The single hardest thing for any Dad is trying to get the balance right between love and discipline for his children. I often use the expression ‘grace and truth’. Grace is really another name for love.
The challenge becomes more difficult the more children you have, and I think especially the more boys you have. Boys seem to find your limit and then take you past it. Boys, for wont of a better expression, seem to challenge the boundaries more energetically.
If you have been reading my missives on fathering for any length of time, you will know that I believe the primary ingredient for being a great Dad is LOVE. Having said that, a father’s role is also to bring discipline.
Dr Bruce Robinson exhorts fathers to get on the fatherhood BUS.
B – Be there for your children.
U – Unconditional love is what you must give your children.
S – make your children feel Special.
Bruce’s brilliant homily on being a great dad is hard to beat. If children need anything, they need love, because as Steve Biddulph says so eloquently, “Love grows the brain.”
St Peter said, “Above all, love each other deeply, because love covers over a multitude of sins.” Jesus also reiterated the importance of love when He said, “A new commandment I give to you, that you love each other like I have loved you.” It is the message of those who have spent time with our Father in Heaven.
The well-known ‘Love Chapter’ in the Bible says, “These three things remain: faith, hope, and love, but the greatest of these is love.” That verse is found in all of the best-known love quotes, and it is often read at weddings, even by atheists.

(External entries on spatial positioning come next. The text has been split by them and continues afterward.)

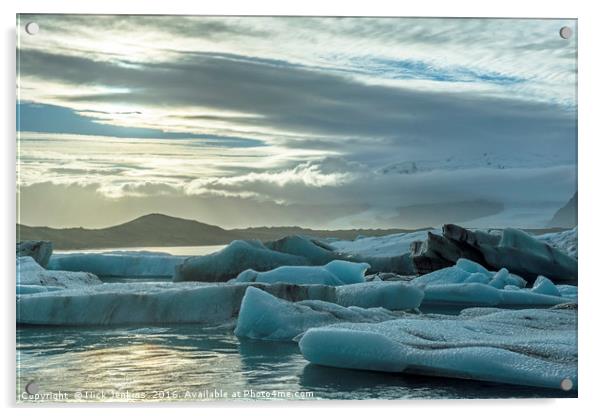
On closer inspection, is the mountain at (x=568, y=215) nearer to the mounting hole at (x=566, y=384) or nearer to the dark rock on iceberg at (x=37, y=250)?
the mounting hole at (x=566, y=384)

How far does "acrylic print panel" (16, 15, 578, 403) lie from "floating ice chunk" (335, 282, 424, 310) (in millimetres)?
22

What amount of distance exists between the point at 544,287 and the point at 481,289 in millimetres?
511

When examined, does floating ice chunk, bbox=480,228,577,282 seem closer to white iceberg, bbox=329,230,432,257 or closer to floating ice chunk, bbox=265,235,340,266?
white iceberg, bbox=329,230,432,257

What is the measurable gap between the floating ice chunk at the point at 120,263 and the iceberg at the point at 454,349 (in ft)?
5.09

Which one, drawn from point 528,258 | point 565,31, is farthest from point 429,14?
point 528,258

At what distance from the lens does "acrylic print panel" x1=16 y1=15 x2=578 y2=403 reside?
5332 millimetres

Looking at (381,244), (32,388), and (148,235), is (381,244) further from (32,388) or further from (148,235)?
(32,388)

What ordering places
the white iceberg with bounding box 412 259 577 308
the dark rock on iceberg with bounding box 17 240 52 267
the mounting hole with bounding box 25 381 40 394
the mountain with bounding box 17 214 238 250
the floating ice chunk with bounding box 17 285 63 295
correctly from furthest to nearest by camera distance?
the white iceberg with bounding box 412 259 577 308 → the floating ice chunk with bounding box 17 285 63 295 → the mountain with bounding box 17 214 238 250 → the dark rock on iceberg with bounding box 17 240 52 267 → the mounting hole with bounding box 25 381 40 394

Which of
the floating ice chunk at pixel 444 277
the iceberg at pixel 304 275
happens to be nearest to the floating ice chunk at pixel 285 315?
the iceberg at pixel 304 275

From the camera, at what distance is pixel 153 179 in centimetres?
573

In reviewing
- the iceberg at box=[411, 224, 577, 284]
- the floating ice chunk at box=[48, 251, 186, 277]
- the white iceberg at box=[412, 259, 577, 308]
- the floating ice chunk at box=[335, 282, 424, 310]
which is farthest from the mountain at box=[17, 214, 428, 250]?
the white iceberg at box=[412, 259, 577, 308]

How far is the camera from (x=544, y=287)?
7.00 meters

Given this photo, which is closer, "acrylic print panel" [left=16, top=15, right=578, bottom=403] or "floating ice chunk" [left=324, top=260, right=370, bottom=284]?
"acrylic print panel" [left=16, top=15, right=578, bottom=403]

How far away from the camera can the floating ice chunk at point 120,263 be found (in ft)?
20.6
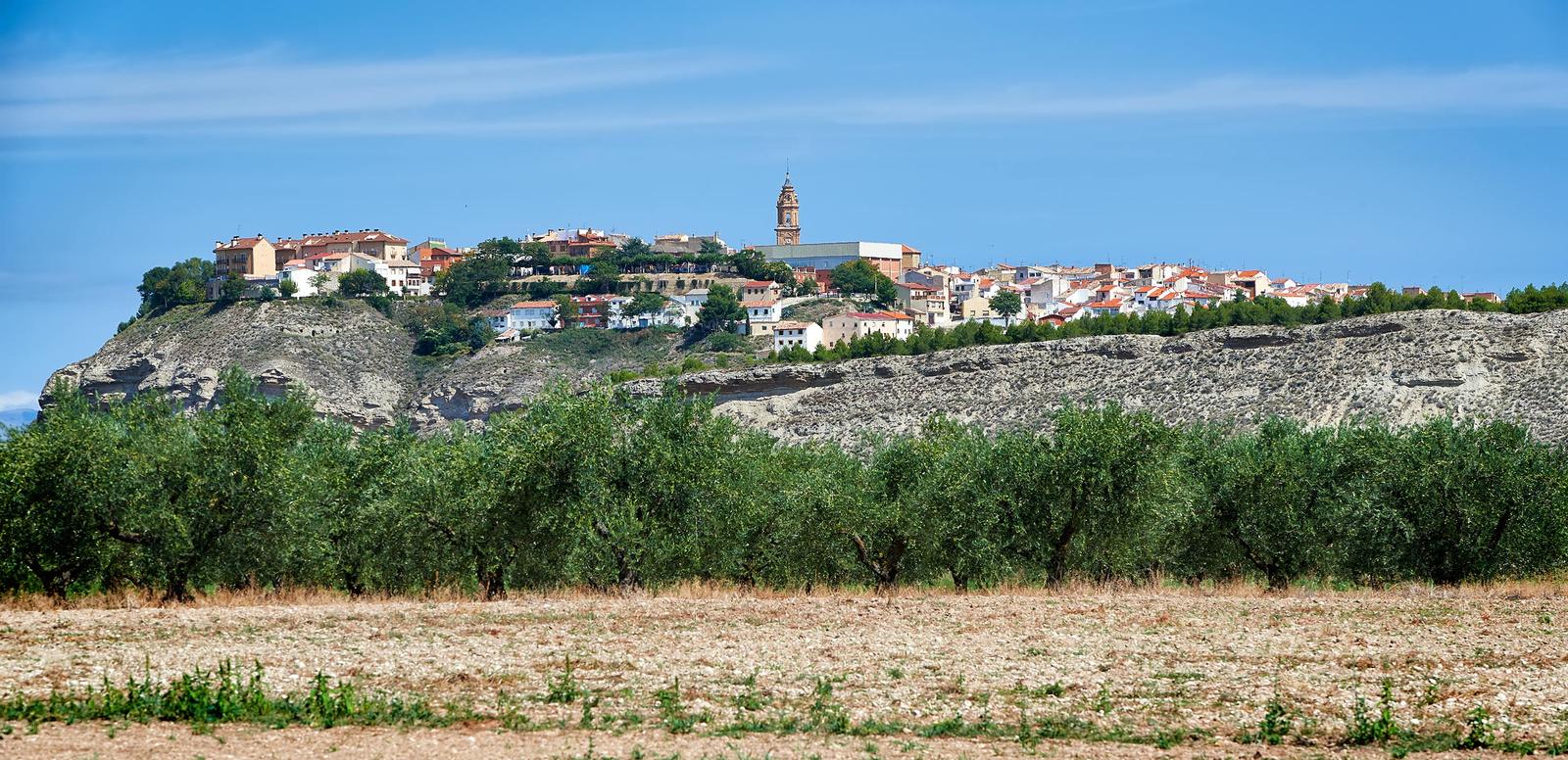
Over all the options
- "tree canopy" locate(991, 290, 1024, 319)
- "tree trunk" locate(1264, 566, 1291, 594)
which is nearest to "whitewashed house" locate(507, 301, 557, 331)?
"tree canopy" locate(991, 290, 1024, 319)

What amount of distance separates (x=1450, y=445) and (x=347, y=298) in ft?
408

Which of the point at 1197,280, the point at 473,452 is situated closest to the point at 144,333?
the point at 1197,280

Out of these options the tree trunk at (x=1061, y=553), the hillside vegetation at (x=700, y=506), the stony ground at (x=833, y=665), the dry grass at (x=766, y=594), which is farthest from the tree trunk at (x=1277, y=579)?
the stony ground at (x=833, y=665)

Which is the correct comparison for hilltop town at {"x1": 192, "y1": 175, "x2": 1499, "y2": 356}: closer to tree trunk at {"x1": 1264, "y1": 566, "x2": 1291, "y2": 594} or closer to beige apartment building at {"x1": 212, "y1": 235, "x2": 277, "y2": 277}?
beige apartment building at {"x1": 212, "y1": 235, "x2": 277, "y2": 277}

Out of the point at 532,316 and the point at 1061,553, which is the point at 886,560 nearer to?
the point at 1061,553

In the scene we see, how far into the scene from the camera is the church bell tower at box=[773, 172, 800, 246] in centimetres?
19050

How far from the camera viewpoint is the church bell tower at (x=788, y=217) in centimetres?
19050

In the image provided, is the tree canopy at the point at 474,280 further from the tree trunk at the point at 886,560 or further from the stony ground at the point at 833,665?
the stony ground at the point at 833,665

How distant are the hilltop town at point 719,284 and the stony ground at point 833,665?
106337 millimetres

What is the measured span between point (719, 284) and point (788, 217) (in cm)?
4655

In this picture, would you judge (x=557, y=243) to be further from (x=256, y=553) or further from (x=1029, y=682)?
(x=1029, y=682)

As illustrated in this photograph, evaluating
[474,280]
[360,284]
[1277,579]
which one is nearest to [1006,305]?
[474,280]

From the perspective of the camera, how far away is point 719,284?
488 ft

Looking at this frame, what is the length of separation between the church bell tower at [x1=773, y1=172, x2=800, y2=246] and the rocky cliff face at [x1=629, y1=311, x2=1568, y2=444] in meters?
86.4
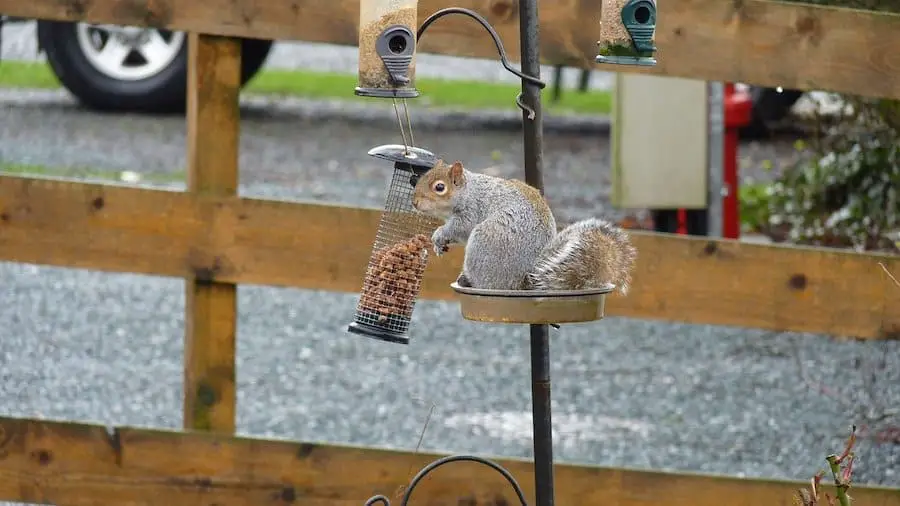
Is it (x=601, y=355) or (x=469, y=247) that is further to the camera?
(x=601, y=355)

Why? Because it is true. Love not only grows the brain, but it grows the heart, and scientists are finding out that love has a great deal to do with good health.
As a Dad, the balance between love and justice is hard to find. How do you teach your children about consequences, without pain of some sort? Real life as an adult is all about accepting the consequences of your wrong decisions, and then moving on.
Whilst a father can exercise grace, an employer usually does not. Oh yes, an employer might be able to offer grace once or twice, but the fiscal reality of the marketplace means that grace cannot be offered endlessly to employees, without the danger of said employer going broke.
Part of a father’s role is to train his children for the real world, and help them to become employable. I well remember the time I bought a dozen new matchbox cars for my four young sons with strict instructions to take care of them. I expected my responsible sons to show the appropriate care for these new additions to their limited toy base, as we were working in the non-profit sector and we weren’t flush with funds.
Boys being boys, and being full of energy and creativity, they decided to test their new cars’ road-worthiness. They smashed them into each other, crushed them with rocks and hammers and even tried to incinerate them with highly flammable glue.
When I came home from work one day and asked how they were enjoying their new matchbox toys, I was shocked to find out just how complete the Demolition Derby had been. Not one car was in its original mint condition.
I can assure you, there were consequences, and the consequences were not without pain. As Don Marquis says, “Many a man spanks his children for things his own father should have spanked him for.”
To administer justice as a father is such a hard thing. I know I had done many similar things myself as a youngster, but to deprive my sons of the necessary reality check they so desperately needed could have resulted in something far worse down the track. Yes, the Janine Balding case was extreme, but her murderer was only 14 years of age. Another schoolyard murderer was only 13 years old.
Loving discipline is critical for our boys!
As a society we have disempowered teachers by stripping them of the ability to discipline our children, and then wonder why knife attacks and violence are filling our children’s playgrounds.
We have forgotten the need to teach consequence with discipline. Discipline is part of love, and if we love our children, we must teach them the importance of respect, integrity, love, and care for property, because if we don’t, we will reap the consequences, and so will they.
So yes, I am an advocate for the teaching of grace to our children, but not without teaching them the consequences of bad behaviour, because that is the truth of life. The truth can come as a shock, but in my opinion, it is better to learn now rather than later.
It’s all about balance really, isn’t it?
Grace is actually ‘unmerited favour’, and that’s where the U in the fatherhood BUS comes in. Unconditional love is just so important. Smother your children with unconditional love, but please don’t forget the discipline side, because it also shows your children that they are deeply loved.
One more thing. If you are going to go too far to one side, do so on the side of grace.